• EXCERPT:

In the 1938 film Angels With Dirty Faces, James Cagney and Pat O'Brien play a pair of ghetto youths whose lives pursue wildly diverging paths:  one becomes an ultra-violent gangster, the other a priest. Rather than exploit a simplistic Good vs Evil dichotomy, however, the denouement suggests that things are never that straightforward.
   Tricky, seemingly, doesn't pick his album titles at random. What have I got to boast about? / Ghetto traps didn't trap me, I got out, he spits on the nervy cocaine rush of 'Money Greedy'. On the one hand he's gratified by his transition from doleboy and small-time crook Adrian Thaws of Knowle West - the sort of estate you see on Neighbours At War where all the mums are haggard hippy-witches and the dads selftattooed mullet-head dwarves - to society darling Tricky of Manhattan NYC. But on the other, he's as fixated as any rapper with 'Keepin it real', proud that his closest friends remain his childhood Bristol buddies. Schizophrenia runs in his family and schisms such as this run through the third Tricky album like a fault line through a diamond.

• RAW DATA:
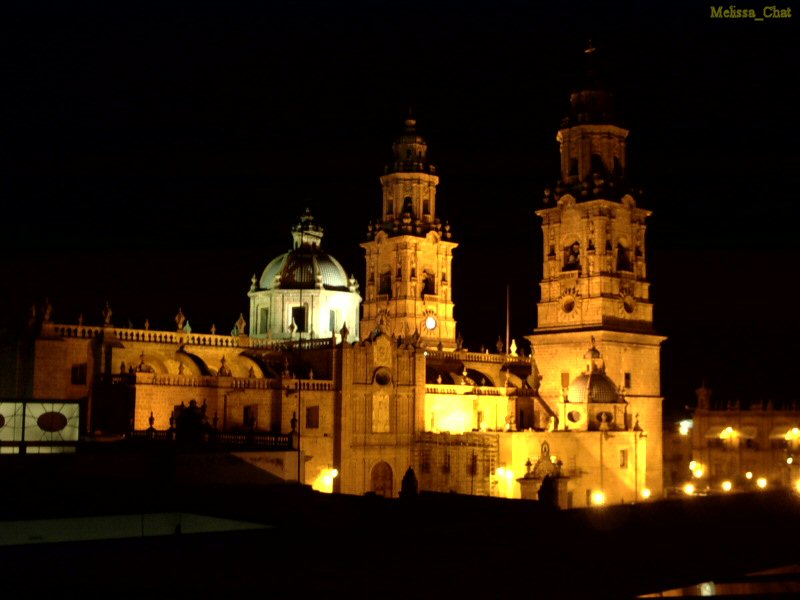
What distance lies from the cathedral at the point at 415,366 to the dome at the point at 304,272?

• EXERCISE SET:
a: Answer these from the Tricky review:
(i) In what year did Angels With Dirty Faces come out?
(ii) What name does the review give for Tricky before he became Tricky?
(iii) Which track contains the lyric about ghetto traps?
b: List each title of a work that the Tricky review names, in the order they appear.
The lines aren't needed for anything here.

• SOLUTIONS BY TASK:
a:
(i) 1938
(ii) Adrian Thaws
(iii) 'Money Greedy'

b:
Angels With Dirty Faces
Money Greedy
Neighbours At War